* _Request 1_: Duplicate the part of the PPR case thread that runs from "I was obviously" down to "change the precedent.".
* _Request 2_: Write down each distinct name that follows the word "By" in the reply headers of the PPR case thread.

* _Text extract_:
□ □ □ □

Very interesting PPR case

Taxpayer won

Didn't find your answer?

HMRC kindly explain a good CGT scheme at para 62: https://www.bailii.org/uk/cases/UKFTT/TC/2022/TC08502.pdf

Well done to the taxpayer's barrister, but expect an appeal.

Replies (33)

Please login or register to join the discussion.

avatar
By Tax Dragon
10th Jun 2022 18:39

Justin Bryant wrote:

HMRC kindly explain a good CGT scheme at para 62

...and the taxpayer pointing out the anti-avoidance rule...

Judge Allatt again though... she can't be wrong every time, can she? I thought you thought that was my role in life.

Thanks (0)
Replying to Tax Dragon:
avatar
By Hugo Fair
10th Jun 2022 19:33

As the song has it ... "I was looking back to see if she was looking back to see if I was looking back at her"!

Thanks (2)
Replying to Tax Dragon:
avatar
By Justin Bryant
11th Jun 2022 17:36

Why on earth wouldn't the taxpayer point that out as it only helped their case (their barrister is not an idiot you know)? You need to read (and understand) these cases properly I think.

Thanks (0)
Replying to Justin Bryant:
avatar
By Tax Dragon
11th Jun 2022 22:07

I was obviously replying in kind - the HMRC comment you mentioned was, similarly, to help their case. (There would be a horrible irony if HMRC now sought to apply s224(3)...)

But here's my bet as to how this will actually go: HMRC will appeal* and win, but it will be something of a hollow victory because, applying s224(2), the court will find it just and reasonable to exempt most of the gain.

* They need to appeal (not just apply s224(3)) because they need to change the precedent.

Thanks (0)
Replying to Tax Dragon:
avatar
By Justin Bryant
12th Jun 2022 18:49

That HMRC will appeal is pretty bleedin' obvious. As for your more precise prediction, it is anyone's guess, but HMRC usually win their appeals as we all know as judges tend to be biased in their favour the higher up you go, although the recent Higgins PPR case was a notable exception.

Thanks (0)
avatar
By bernard michael
13th Jun 2022 10:59

A local developer I know (not a client) outlined that he was doing just that 12 months ago and that he could similarly claim the PPR. I expressed doubts that he would succeed but he went ahead with building the property anyway.

Thanks (0)
Replying to bernard michael:
avatar
By Justin Bryant
13th Jun 2022 11:49

Yes; it's odd that the judge claimed these were unusual circumstances. It's a rather typical "Grand Designs" situation and I would be surprised if the question has not been asked here a few times over the years (I'm too lazy to do a search).

Thanks (0)
avatar
By Tax Dragon
13th Jun 2022 14:37

What does para 60 add to anything? Where is the logic expressed therein (which seems in any event to have been taken entirely out of context) picked up elsewhere in the judgment?

Thanks (0)

□ □ □ □

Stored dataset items
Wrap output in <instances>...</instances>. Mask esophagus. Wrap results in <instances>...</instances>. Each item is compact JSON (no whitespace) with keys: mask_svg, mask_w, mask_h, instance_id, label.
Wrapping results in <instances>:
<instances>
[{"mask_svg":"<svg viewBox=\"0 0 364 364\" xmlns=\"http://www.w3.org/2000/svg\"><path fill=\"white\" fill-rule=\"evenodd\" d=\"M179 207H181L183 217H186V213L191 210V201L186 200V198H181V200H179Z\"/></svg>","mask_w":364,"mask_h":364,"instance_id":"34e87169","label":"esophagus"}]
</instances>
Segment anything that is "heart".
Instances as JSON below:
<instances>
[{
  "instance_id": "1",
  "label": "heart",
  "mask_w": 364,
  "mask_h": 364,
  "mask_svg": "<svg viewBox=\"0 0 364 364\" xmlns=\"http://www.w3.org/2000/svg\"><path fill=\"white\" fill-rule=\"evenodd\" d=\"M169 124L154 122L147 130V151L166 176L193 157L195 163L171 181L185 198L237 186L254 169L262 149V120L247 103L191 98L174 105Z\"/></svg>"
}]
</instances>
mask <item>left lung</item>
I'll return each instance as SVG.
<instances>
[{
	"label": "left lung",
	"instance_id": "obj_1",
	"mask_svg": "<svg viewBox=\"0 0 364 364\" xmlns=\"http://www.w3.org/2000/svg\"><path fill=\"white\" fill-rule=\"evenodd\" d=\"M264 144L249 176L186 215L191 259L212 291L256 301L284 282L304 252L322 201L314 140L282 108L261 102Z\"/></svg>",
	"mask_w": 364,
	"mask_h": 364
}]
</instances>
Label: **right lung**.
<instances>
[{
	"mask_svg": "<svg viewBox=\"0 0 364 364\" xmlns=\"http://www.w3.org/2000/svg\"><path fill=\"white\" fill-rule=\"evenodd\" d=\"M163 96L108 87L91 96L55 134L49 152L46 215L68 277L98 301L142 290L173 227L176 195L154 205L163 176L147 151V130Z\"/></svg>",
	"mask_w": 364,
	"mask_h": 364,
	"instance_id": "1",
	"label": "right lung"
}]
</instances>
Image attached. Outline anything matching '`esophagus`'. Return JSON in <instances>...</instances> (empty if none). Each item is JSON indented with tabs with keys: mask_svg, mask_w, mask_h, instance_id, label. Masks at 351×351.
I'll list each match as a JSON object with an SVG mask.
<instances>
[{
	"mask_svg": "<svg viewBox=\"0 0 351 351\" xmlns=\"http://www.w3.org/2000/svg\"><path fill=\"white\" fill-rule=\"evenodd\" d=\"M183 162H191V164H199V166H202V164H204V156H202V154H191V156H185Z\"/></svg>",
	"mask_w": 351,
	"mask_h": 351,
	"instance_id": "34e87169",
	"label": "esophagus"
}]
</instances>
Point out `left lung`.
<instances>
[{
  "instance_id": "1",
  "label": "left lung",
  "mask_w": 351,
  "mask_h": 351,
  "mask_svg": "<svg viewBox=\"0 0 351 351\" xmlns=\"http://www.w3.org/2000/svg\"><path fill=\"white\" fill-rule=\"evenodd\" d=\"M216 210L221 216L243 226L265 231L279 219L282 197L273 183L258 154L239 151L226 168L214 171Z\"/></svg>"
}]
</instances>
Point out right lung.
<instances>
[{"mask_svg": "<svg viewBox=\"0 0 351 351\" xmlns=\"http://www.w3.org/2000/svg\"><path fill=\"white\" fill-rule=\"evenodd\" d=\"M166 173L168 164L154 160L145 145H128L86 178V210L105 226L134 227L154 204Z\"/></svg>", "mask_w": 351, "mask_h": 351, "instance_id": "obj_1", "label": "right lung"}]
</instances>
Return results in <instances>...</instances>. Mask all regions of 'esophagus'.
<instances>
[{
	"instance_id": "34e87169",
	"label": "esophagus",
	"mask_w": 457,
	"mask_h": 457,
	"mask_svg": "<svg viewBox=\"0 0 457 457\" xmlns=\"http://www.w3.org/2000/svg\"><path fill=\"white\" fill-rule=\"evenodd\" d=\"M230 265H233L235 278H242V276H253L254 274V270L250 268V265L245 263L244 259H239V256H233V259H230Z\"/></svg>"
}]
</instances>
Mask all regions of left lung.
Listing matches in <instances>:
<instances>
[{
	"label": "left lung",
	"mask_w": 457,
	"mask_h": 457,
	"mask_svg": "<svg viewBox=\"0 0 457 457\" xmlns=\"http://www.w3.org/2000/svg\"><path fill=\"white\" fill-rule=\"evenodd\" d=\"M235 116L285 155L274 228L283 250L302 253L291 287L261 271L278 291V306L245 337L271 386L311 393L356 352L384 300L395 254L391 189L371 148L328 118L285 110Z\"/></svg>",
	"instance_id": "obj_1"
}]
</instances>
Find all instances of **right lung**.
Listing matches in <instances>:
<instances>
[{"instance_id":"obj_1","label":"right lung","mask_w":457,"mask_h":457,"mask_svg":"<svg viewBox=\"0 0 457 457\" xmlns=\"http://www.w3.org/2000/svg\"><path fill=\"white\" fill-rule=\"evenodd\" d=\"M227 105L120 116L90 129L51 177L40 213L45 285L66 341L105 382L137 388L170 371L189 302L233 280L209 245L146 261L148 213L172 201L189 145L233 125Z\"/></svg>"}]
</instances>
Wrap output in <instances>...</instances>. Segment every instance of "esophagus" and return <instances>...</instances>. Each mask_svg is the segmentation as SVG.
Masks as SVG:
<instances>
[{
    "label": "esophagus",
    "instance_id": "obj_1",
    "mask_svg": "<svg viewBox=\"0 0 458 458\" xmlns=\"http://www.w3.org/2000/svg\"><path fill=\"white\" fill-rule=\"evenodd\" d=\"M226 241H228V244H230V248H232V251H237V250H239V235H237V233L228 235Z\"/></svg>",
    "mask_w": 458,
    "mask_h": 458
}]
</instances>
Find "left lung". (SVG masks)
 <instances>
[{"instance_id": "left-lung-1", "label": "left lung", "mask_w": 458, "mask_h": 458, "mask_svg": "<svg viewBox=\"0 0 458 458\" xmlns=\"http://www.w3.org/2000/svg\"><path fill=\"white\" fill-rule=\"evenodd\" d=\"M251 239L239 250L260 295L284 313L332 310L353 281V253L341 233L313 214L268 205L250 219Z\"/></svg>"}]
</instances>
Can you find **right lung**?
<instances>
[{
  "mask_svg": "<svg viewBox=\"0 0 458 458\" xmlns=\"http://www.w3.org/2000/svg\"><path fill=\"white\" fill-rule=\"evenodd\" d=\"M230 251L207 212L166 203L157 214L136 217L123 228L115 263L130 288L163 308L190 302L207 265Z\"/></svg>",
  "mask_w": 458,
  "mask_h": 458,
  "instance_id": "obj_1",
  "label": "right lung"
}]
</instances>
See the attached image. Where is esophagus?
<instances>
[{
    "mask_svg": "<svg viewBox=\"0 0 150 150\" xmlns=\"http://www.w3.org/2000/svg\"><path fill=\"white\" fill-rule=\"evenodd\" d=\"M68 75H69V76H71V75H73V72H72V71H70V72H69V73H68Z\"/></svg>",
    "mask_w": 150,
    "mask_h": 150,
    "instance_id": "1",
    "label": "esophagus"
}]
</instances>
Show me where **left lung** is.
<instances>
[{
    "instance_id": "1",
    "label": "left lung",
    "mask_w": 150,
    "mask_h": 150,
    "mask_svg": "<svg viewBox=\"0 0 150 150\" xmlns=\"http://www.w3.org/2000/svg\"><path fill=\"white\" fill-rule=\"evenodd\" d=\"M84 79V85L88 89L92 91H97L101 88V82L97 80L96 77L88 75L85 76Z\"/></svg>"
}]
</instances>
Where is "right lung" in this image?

□ □ □ □

* _Answer 1_:
I was obviously replying in kind - the HMRC comment you mentioned was, similarly, to help their case. (There would be a horrible irony if HMRC now sought to apply s224(3)...)

But here's my bet as to how this will actually go: HMRC will appeal* and win, but it will be something of a hollow victory because, applying s224(2), the court will find it just and reasonable to exempt most of the gain.

* They need to appeal (not just apply s224(3)) because they need to change the precedent.

* _Answer 2_:
Tax Dragon
Hugo Fair
Justin Bryant
bernard michael